Communiqués de presse

Tsunami : L’UNICEF en action

Le tsunami a englouti plus de 65 000 enfants le 26 décembre 2004. Soit environ 40 % des morts recensés à ce jour dans l’océan indien.

L’UNICEF estime que les enfants représentent un tiers de toutes les victimes (décédées et blessées). Un grand nombre d’entre eux se retrouveront orphelins.

Pour protéger les orphelins et les enfants vulnérables : l’UNICEF a pris cinq mesures : recenser les enfants déplacés, leur dispenser des soins immédiats, retrouver des proches qui ont survécu, exhorter la police ou les autorités nationales à prendre des mesures au niveau national pour lutter contre les abus et les trafics d’enfants.

Dans chaque pays affecté l’UNICEF a un bureau et un personnel permanent. Quatre bureaux temporaires de l’UNICEF ont été mis en place dans les zones particulièrement touchées par le tsunami pour répondre à l’urgence.

Eau : souci n°1 de l’UNICEF

L’approvisionnement en eau potable est d’une importance cruciale.

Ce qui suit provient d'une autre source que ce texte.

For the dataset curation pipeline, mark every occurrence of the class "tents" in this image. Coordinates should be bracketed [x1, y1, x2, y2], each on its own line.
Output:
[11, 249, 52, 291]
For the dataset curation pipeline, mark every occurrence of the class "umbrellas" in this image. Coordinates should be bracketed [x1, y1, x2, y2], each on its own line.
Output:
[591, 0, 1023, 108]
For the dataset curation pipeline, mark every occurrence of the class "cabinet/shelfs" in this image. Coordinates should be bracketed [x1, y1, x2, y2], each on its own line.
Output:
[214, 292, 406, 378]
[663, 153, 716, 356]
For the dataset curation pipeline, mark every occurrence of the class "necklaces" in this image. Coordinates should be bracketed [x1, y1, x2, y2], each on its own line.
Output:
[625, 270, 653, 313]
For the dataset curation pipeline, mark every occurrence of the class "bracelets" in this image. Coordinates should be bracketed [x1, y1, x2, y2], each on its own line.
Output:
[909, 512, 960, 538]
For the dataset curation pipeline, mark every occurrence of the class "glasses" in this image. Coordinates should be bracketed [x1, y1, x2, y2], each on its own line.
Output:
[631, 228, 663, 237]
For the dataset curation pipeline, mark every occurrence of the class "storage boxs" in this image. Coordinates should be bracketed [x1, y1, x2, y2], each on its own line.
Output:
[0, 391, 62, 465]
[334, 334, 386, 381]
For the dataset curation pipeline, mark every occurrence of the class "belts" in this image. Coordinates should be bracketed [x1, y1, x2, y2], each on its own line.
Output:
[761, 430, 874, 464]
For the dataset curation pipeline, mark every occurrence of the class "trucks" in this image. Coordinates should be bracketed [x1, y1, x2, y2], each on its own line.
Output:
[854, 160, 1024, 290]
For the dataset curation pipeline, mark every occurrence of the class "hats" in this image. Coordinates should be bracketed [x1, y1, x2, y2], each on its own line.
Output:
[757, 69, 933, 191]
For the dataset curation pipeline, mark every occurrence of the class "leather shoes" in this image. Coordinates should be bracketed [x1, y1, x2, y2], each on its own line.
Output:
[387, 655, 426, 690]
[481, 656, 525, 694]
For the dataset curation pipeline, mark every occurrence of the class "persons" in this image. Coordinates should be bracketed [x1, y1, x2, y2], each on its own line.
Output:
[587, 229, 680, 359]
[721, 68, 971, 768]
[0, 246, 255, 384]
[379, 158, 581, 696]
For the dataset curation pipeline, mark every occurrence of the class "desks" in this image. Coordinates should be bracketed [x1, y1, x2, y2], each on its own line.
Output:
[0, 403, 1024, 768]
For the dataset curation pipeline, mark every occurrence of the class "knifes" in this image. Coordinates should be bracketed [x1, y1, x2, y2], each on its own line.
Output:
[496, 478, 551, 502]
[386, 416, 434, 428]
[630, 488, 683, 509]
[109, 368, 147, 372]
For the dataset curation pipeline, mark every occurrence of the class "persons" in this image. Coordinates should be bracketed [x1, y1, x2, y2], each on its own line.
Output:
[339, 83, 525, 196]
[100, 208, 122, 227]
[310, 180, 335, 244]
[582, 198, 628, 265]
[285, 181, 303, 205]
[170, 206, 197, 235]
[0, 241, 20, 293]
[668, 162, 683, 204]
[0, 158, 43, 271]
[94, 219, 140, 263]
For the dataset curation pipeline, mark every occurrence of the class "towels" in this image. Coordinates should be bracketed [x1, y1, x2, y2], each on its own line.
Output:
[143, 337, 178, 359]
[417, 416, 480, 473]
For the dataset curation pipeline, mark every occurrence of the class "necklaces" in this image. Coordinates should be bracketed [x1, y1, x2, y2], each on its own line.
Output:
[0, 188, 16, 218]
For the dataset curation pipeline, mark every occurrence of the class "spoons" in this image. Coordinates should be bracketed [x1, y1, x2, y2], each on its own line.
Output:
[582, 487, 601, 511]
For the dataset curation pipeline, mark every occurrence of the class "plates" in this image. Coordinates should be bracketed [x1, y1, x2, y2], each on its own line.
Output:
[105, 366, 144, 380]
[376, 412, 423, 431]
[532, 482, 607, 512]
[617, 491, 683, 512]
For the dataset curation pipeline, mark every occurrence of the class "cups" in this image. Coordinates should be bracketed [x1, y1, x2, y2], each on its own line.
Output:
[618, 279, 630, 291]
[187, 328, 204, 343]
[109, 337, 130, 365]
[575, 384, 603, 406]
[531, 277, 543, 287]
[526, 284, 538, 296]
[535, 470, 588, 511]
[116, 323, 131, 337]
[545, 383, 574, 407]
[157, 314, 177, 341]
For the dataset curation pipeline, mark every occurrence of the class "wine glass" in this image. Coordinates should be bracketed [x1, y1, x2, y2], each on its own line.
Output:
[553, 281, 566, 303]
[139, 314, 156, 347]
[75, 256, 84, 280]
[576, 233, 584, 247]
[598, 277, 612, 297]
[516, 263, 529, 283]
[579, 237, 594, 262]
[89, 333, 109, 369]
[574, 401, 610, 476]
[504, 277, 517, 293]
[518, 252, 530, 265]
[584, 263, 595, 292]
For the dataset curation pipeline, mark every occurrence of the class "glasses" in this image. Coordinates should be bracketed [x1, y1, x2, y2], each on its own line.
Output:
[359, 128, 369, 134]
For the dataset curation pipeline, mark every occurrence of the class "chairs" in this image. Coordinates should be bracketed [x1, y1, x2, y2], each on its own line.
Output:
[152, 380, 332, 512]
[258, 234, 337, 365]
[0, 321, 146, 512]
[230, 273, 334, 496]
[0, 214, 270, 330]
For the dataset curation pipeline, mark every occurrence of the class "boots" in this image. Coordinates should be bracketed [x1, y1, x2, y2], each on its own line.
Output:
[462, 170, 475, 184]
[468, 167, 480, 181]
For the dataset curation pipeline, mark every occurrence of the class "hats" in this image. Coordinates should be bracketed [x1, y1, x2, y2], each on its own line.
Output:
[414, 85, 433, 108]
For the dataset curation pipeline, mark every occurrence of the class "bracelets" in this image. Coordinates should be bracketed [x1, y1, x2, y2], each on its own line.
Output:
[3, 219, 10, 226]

Sans eau salubre, les gens vont devoir boire de l’eau qui risque d’être contaminée et cela entraînera des maladies graves comme le choléra ou le paludisme.
Des centaines de milliers de comprimés de purification de l’eau ainsi que des sachets de sels de réhydratation sont disponibles pour prévenir les risques de diarrhées.

Campagnes de vaccination systématique

La vaccination de tous les enfants de l’Asie du Sud est une priorité urgente pour protéger les enfants contre les risques d’épidémie. Durant les deux premiers jours qui ont suivi le raz-de-marée, 14.000 enfants ont été vaccinés et reçu une dose de vitamine A. Plus de 1,7 million d’enfants de 6 mois à 15 ans seront touchés par des campagnes de vaccination.
L’UNICEF participera également à la reconstruction d’hôpitaux et de centres de santé.

Accueil et hébergement des enfants non- accompagnés

L’UNICEF rappelle que le mieux pour un orphelin est d’être recueilli par sa famille élargie, par sa communauté ou au moins de rester dans son pays. Et Ils seraient plusieurs milliers.
L’expérience accumulée sur le terrain montre que les enfants séparés de leur famille lors d’une situation d’urgence ne sont pas nécessairement orphelins. La réunification des enfants avec leur famille est une priorité d’intervention pour l’UNICEF.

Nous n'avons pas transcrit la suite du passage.